*Provided passage*

_ _ _

My reflections about labeling this week were initiated by my passing interest in a new political movement calling itself “No Labels” and billing itself as "a national movement of people who believe in America and in bringing our leaders together to solve our toughest problems.” The say they are appealing to common sense in the effort to overcome the political and social divisions in our society. I admit I am drawn to their vision and idealism, but ironically I became immediately wary when they “label” themselves “No Labels," and I am thus skeptical of their intentions and capacity. And the political pushback, aside from their idealism, is that if they were to endorse a third party candidate it would likely benefit the Trump candidacy. Regardless of the efforts to simply dismiss their initiative, I want to somehow also celebrate the sense of hope and renewal that this movement is attempting to generate. I will continue to monitor ways I might offer some support as appropriate. You can check them out yourself if interested. https://www.nolabels.org/about-us And I will try to get over my label induced prejudice over them.
But as I also thought about labeling in general I realized I may or may not be unique, but I have a strong resistance to being “defined” or “labeled.” But is this necessarily a good thing? On the one hand it doesn’t really matter, but “owning” an honorable name for oneself helps establish who we are to ourselves and others.
By personality I like to keep my “options” open. So I feel constrained by the idea that I am pigeon holed into a definitive label. However, I deeply admire the seemingly universal Native American cultural protocol that each tribal member claims their specific tribal name/label that is crucial to their personhood that aligns them in a genetic lineage and a particular identification with the land. And I am fascinated, if often confused, by the various labeling that is so incredibly important within the LGBTQ communities right now as people explore their individual gender identities and sense of belonging and acceptance amidst such otherwise cultural shifting, awakening, and reckoning. In this sense, exploratory labeling has become centrally important within the LGBTQ culture. I, too, have specific identities that define me. I am pleased to wear hats that have the word “Quaker” on them, for example, because that label truly identifies the kind of person and “tribal” member I want to be. So under particular circumstances, we perhaps need to own some level of labelled identity.

_ _ _

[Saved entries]
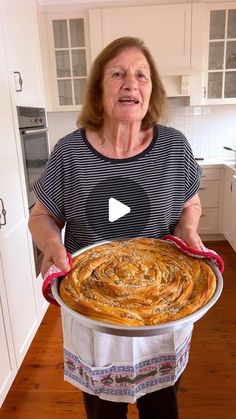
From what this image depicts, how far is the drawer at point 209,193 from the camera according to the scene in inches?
120

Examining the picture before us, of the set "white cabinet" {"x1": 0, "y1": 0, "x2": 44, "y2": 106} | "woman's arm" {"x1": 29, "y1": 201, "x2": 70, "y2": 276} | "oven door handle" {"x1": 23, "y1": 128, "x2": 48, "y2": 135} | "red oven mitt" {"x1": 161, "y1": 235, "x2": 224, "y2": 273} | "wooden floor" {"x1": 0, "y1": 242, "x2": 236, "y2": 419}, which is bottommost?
"wooden floor" {"x1": 0, "y1": 242, "x2": 236, "y2": 419}

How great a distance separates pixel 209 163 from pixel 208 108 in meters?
0.63

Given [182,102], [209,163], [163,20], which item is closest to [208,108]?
[182,102]

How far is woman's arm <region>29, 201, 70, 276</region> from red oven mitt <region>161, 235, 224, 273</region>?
0.98 ft

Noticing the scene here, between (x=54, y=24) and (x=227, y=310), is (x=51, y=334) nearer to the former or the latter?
(x=227, y=310)

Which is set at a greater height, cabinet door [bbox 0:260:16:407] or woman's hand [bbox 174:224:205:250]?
woman's hand [bbox 174:224:205:250]

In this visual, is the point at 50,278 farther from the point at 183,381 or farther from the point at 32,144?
the point at 32,144

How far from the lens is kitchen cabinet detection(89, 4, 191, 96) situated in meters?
2.63

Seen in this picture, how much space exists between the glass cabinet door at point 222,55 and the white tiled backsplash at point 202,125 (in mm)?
291

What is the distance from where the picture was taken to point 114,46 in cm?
90

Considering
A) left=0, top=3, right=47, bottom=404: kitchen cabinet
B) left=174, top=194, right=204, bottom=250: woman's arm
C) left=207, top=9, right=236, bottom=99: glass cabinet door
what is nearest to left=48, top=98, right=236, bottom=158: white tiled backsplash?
left=207, top=9, right=236, bottom=99: glass cabinet door

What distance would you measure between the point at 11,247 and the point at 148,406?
0.93 metres
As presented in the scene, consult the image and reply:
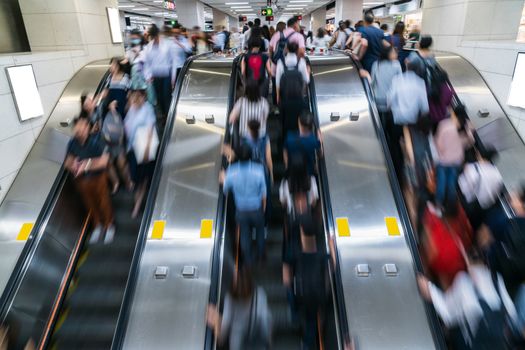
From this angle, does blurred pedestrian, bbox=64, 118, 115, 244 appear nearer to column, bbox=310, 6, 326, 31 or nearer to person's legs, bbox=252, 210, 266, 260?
person's legs, bbox=252, 210, 266, 260

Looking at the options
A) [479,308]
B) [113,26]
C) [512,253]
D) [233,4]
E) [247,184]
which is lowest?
[479,308]

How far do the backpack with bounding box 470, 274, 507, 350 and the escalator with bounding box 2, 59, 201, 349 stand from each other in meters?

_ _ _

*Required action 1*
Answer these questions about the reflection on labeling:
(a) How does the "No Labels" movement bill itself?
(b) What word appears on the hats the writer is pleased to wear?
(c) According to the reflection, what does the Native American tribal name align each member with?
*Required action 2*
Retype the part of the reflection on labeling starting at "But as I also" and ending at "ourselves and others.".
*Required action 3*
Write what comes next in the reflection on labeling, beginning after its final sentence.

*Response box 1*
(a) As "a national movement of people who believe in America and in bringing our leaders together to solve our toughest problems."
(b) "Quaker."
(c) A genetic lineage and a particular identification with the land.

*Response box 2*
But as I also thought about labeling in general I realized I may or may not be unique, but I have a strong resistance to being “defined” or “labeled.” But is this necessarily a good thing? On the one hand it doesn’t really matter, but “owning” an honorable name for oneself helps establish who we are to ourselves and others.

*Response box 3*
But I also have a personal dilemma about labeling. Perhaps heavily influenced by my gender and acculturation in the U.S., I have competing needs to both maintain a certain level of protected, unlabeled individualism while also longing for community that provides me a sense of tribal belonging. I am actually fortunate to be in regular community. In addition to my family and Quaker meeting, I am also part of various intentional groups like book clubs and mens’ groups that I have been part of for years. These informal groups do in a way define or label me, but they actually free me to simply be accepted unlabeled for who I am within the bounds of the group.
I have always been especially wary of political labels. I don’t want to be labelled a conservative, but I find being labelled a liberal or progressive also seems limiting and unfulfilling, and calling myself an independent just seems like a cop out. Based on my Quaker and Christian values, I could honestly be labelled a socialist, or even a communist, but those labels are not ones I can feel comfortable wearing in public, of course, at least not without a lot of explanation and clarification! I actually would like my life to be more deeply rooted in the communitarian sharing and lifestyle in the best sense those labels imply, so there is some regret that these labels are not readily available to me.
I do have a default position for myself personally in terms of labeling, although I acknowledge it avoids a political or social commitment Rather than assuming a particular label, I would like to just let my life speak for itself and let others define me respectfully on the basis of how I live my life. I do not really need a label for myself and others. It is enough to be accepted for who I am, warts and all, and offer the same acceptance of others, as the precious beings we all are as we somehow try to share and receive the God-given beams of love and beauty we have been given.
Blessings to all on your summer journey.